De momento —y no es poca cosa— el kirchnerismo, armado de plenos poderes y con una sociedad atenazada por el miedo, ha timoneado la tempestad. Si la economía ha sido relegada a un segundo plano, la centralidad de la figura de Alberto Fernández debe medirse mucho más por el número de muertos que se registren en el país que por el Producto Bruto per capita. Si hay que extender los testeos o no, si los barbijos sirven o se han exagerado sus bondades, si la cuarentena dura es más eficaz que la blanda, y discusiones por el estilo —que no sólo han estallado aquí sino en el mundo entero— pierden importancia para el común de los mortales en tanto y en cuanto el índice de las personas fallecidas no crezca en proporción geométrica.
Esa es la razón merced a la cual, en su alocución del sábado, con pizarrón a la vista, el presidente nos comparó con Chile y con Brasil. La respuesta de los transandinos —que tardó menos de 24 horas en hacerse pública— académicamente es impecable y dejó al descubierto la ligereza de Alberto Fernández al manejar cifras al voleo.

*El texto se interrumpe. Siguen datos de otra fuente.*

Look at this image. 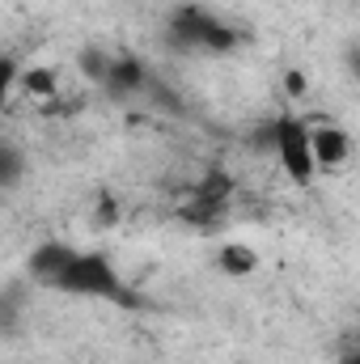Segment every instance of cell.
Wrapping results in <instances>:
<instances>
[{
  "label": "cell",
  "mask_w": 360,
  "mask_h": 364,
  "mask_svg": "<svg viewBox=\"0 0 360 364\" xmlns=\"http://www.w3.org/2000/svg\"><path fill=\"white\" fill-rule=\"evenodd\" d=\"M149 68L136 60V55H119L115 60V68H110V77L102 81V90L110 93V97H136V93L149 90Z\"/></svg>",
  "instance_id": "4"
},
{
  "label": "cell",
  "mask_w": 360,
  "mask_h": 364,
  "mask_svg": "<svg viewBox=\"0 0 360 364\" xmlns=\"http://www.w3.org/2000/svg\"><path fill=\"white\" fill-rule=\"evenodd\" d=\"M55 288L73 292V296H97V301H115V305H136V296L123 284V275L115 272V263L106 255H97V250H77Z\"/></svg>",
  "instance_id": "1"
},
{
  "label": "cell",
  "mask_w": 360,
  "mask_h": 364,
  "mask_svg": "<svg viewBox=\"0 0 360 364\" xmlns=\"http://www.w3.org/2000/svg\"><path fill=\"white\" fill-rule=\"evenodd\" d=\"M17 174H21V153H17L13 144H4V170H0V182H4V186H13Z\"/></svg>",
  "instance_id": "10"
},
{
  "label": "cell",
  "mask_w": 360,
  "mask_h": 364,
  "mask_svg": "<svg viewBox=\"0 0 360 364\" xmlns=\"http://www.w3.org/2000/svg\"><path fill=\"white\" fill-rule=\"evenodd\" d=\"M275 157L284 166V174L292 182H314V170H318V157H314V127L301 123L297 114H280L275 123Z\"/></svg>",
  "instance_id": "3"
},
{
  "label": "cell",
  "mask_w": 360,
  "mask_h": 364,
  "mask_svg": "<svg viewBox=\"0 0 360 364\" xmlns=\"http://www.w3.org/2000/svg\"><path fill=\"white\" fill-rule=\"evenodd\" d=\"M348 64L356 68V77H360V51H348Z\"/></svg>",
  "instance_id": "13"
},
{
  "label": "cell",
  "mask_w": 360,
  "mask_h": 364,
  "mask_svg": "<svg viewBox=\"0 0 360 364\" xmlns=\"http://www.w3.org/2000/svg\"><path fill=\"white\" fill-rule=\"evenodd\" d=\"M339 364H360V352H348V356H344Z\"/></svg>",
  "instance_id": "14"
},
{
  "label": "cell",
  "mask_w": 360,
  "mask_h": 364,
  "mask_svg": "<svg viewBox=\"0 0 360 364\" xmlns=\"http://www.w3.org/2000/svg\"><path fill=\"white\" fill-rule=\"evenodd\" d=\"M110 68H115V60H110V55H102V47H85V51H81V73H85L90 81L102 85V81L110 77Z\"/></svg>",
  "instance_id": "8"
},
{
  "label": "cell",
  "mask_w": 360,
  "mask_h": 364,
  "mask_svg": "<svg viewBox=\"0 0 360 364\" xmlns=\"http://www.w3.org/2000/svg\"><path fill=\"white\" fill-rule=\"evenodd\" d=\"M348 153H352V140H348L344 127H331V123L314 127V157H318V166H344Z\"/></svg>",
  "instance_id": "6"
},
{
  "label": "cell",
  "mask_w": 360,
  "mask_h": 364,
  "mask_svg": "<svg viewBox=\"0 0 360 364\" xmlns=\"http://www.w3.org/2000/svg\"><path fill=\"white\" fill-rule=\"evenodd\" d=\"M259 267V255L250 246H225L221 250V272L225 275H250Z\"/></svg>",
  "instance_id": "7"
},
{
  "label": "cell",
  "mask_w": 360,
  "mask_h": 364,
  "mask_svg": "<svg viewBox=\"0 0 360 364\" xmlns=\"http://www.w3.org/2000/svg\"><path fill=\"white\" fill-rule=\"evenodd\" d=\"M4 85H17V60L4 55Z\"/></svg>",
  "instance_id": "11"
},
{
  "label": "cell",
  "mask_w": 360,
  "mask_h": 364,
  "mask_svg": "<svg viewBox=\"0 0 360 364\" xmlns=\"http://www.w3.org/2000/svg\"><path fill=\"white\" fill-rule=\"evenodd\" d=\"M284 81H288V93H305V77L301 73H288Z\"/></svg>",
  "instance_id": "12"
},
{
  "label": "cell",
  "mask_w": 360,
  "mask_h": 364,
  "mask_svg": "<svg viewBox=\"0 0 360 364\" xmlns=\"http://www.w3.org/2000/svg\"><path fill=\"white\" fill-rule=\"evenodd\" d=\"M73 246H64V242H47V246H38L34 255H30V275L43 284V288H55L60 284V275H64V267L73 263Z\"/></svg>",
  "instance_id": "5"
},
{
  "label": "cell",
  "mask_w": 360,
  "mask_h": 364,
  "mask_svg": "<svg viewBox=\"0 0 360 364\" xmlns=\"http://www.w3.org/2000/svg\"><path fill=\"white\" fill-rule=\"evenodd\" d=\"M170 43L179 51H216V55H225V51L238 47V34L229 26H221L208 9L182 4V9L170 13Z\"/></svg>",
  "instance_id": "2"
},
{
  "label": "cell",
  "mask_w": 360,
  "mask_h": 364,
  "mask_svg": "<svg viewBox=\"0 0 360 364\" xmlns=\"http://www.w3.org/2000/svg\"><path fill=\"white\" fill-rule=\"evenodd\" d=\"M21 85L30 93H38V97H51V93H55V73H51V68H30Z\"/></svg>",
  "instance_id": "9"
}]
</instances>
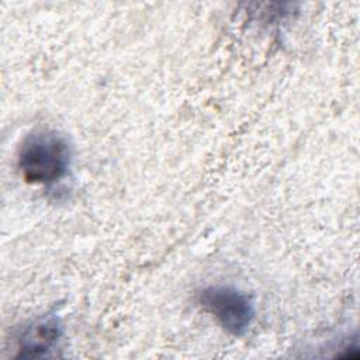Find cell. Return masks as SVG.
I'll return each instance as SVG.
<instances>
[{
  "instance_id": "cell-3",
  "label": "cell",
  "mask_w": 360,
  "mask_h": 360,
  "mask_svg": "<svg viewBox=\"0 0 360 360\" xmlns=\"http://www.w3.org/2000/svg\"><path fill=\"white\" fill-rule=\"evenodd\" d=\"M62 336V323L56 315H45L25 326L18 338V356L41 357L58 346Z\"/></svg>"
},
{
  "instance_id": "cell-1",
  "label": "cell",
  "mask_w": 360,
  "mask_h": 360,
  "mask_svg": "<svg viewBox=\"0 0 360 360\" xmlns=\"http://www.w3.org/2000/svg\"><path fill=\"white\" fill-rule=\"evenodd\" d=\"M70 165V145L56 131H34L18 146L17 167L27 183L41 186L55 184L66 177Z\"/></svg>"
},
{
  "instance_id": "cell-2",
  "label": "cell",
  "mask_w": 360,
  "mask_h": 360,
  "mask_svg": "<svg viewBox=\"0 0 360 360\" xmlns=\"http://www.w3.org/2000/svg\"><path fill=\"white\" fill-rule=\"evenodd\" d=\"M197 304L233 336L245 335L255 318L252 297L233 285H208L197 292Z\"/></svg>"
}]
</instances>
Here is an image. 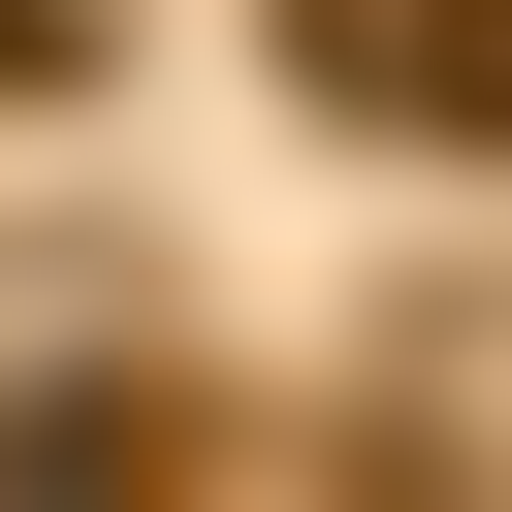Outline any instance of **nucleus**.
Here are the masks:
<instances>
[{"label": "nucleus", "instance_id": "obj_1", "mask_svg": "<svg viewBox=\"0 0 512 512\" xmlns=\"http://www.w3.org/2000/svg\"><path fill=\"white\" fill-rule=\"evenodd\" d=\"M288 64L352 128H512V0H288Z\"/></svg>", "mask_w": 512, "mask_h": 512}, {"label": "nucleus", "instance_id": "obj_2", "mask_svg": "<svg viewBox=\"0 0 512 512\" xmlns=\"http://www.w3.org/2000/svg\"><path fill=\"white\" fill-rule=\"evenodd\" d=\"M32 64H64V0H0V96H32Z\"/></svg>", "mask_w": 512, "mask_h": 512}]
</instances>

Pero —más allá de los coeficientes, las estadísticas y las curvas— para el grueso de la población tener menos hombres y mujeres que llorar es un logro inestimable. En eso, el jefe del Estado no se equivocó. Sus gráficos estaban pensados para los que miraban televisión de este lado de los Andes.
Si hubiese que definir con arreglo a una frase del vulgo la política del gobierno, cabría decir que “patea la pelota hacia adelante” sin detenerse a pensar en los efectos económicos y sociales que —más temprano que tarde— se harán notar y para los cuales no hay remedio conocido. Mientras el temor a contagiarse de los sectores de la población más carenciados sea mayor que el miedo a perder el empleo, ver reducido el sueldo o tener que comer una vez al día, el gobierno seguirá registrando un alto grado de adhesión y de reconocimiento. Si, en cambio, producto del aislamiento prolongado más de la cuenta y el deterioro con prisa y sin pausa del tejido social, el humor social diese un vuelco y se encabritase, entonces el escenario podría ser dantesco. El problema es que los humores sociales son difíciles de predecir.